To make this possible the communication between the XAPI plugin and Xen Orchestra's SDN Controller was modified. The soon to be released Xen Orchestra update will take advantage of this and allow for a better experience.

Guest tools ISO image

• Update to XCP-ng Windows PV Tools 9.1.146.0.
• Include the XSTDVGA driver and improvements to the guest agent/installer.

XO Lite

Updated to 0.20.0

• [VM/New] Added secureBoot support
• [Dashboard] Fix reactivity of dashboard
• [VM] Fixed duplicated ip addresses in the network tab
• [Stats] Return null instead of 0 when no stats available
• [Treeview/Pool/Host] Add button to download bugtools

Kernel

• Fix regarding use of the correct MAC address in the rndis_host driver.
• Backport fix regarding a potential bug in the ext4 driver (CVE-2020-14314).
• Backports fixes in SUNRPC (related to NFS).
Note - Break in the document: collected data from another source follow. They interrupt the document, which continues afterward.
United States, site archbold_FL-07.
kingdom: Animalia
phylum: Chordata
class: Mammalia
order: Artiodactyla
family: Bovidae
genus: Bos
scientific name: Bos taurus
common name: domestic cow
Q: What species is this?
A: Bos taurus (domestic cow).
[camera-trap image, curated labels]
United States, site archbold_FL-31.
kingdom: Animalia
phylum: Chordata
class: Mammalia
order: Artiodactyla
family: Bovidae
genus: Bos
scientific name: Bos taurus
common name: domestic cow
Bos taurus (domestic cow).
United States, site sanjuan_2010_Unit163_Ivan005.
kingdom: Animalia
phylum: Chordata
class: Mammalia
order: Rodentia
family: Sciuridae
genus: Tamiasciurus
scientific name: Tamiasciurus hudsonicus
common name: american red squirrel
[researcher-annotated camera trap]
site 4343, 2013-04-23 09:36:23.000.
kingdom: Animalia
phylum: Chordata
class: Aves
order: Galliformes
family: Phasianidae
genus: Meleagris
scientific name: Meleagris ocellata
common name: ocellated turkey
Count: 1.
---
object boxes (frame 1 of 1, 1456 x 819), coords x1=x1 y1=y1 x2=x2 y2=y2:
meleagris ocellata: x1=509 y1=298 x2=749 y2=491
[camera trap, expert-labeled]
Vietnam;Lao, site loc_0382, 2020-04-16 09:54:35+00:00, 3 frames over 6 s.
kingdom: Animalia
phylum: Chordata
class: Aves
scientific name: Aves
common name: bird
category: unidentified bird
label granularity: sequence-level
This prevents host crashes under some circumstances.

Optional drivers updated

• qlogic-fastlinq-alt: updated to version 8.74.6.0
  • Fixes 2 issues in the qede module driver:
    • Driver does not retain configured MAC and MTU post reset recovery
    • Driver does not recover from TX timeout error
• emulex-lpfc-alt: version 14.4.393.31
  • Initial alternate driver which handles newer Emulex lpfc devices.
• sfc-module-alt: version 5.3.18.1012
  • Initial alternate driver for Solarflare SFN5XXX|6XXX|7XXX|8XXX|X2, version 5.3.18.1012

More information about alternate drivers: https://docs.xcp-ng.org/installation/hardware/#-alternate-drivers

Other changes

• gnutls : packaging fix.
• net-snmp: packaging fix.
• Install traceroute by default to ease the troubleshooting of connectivity problems.

We want to thank everyone who was involved in preparing these updates, including XCP-ng's user community who took part in pre-release tests.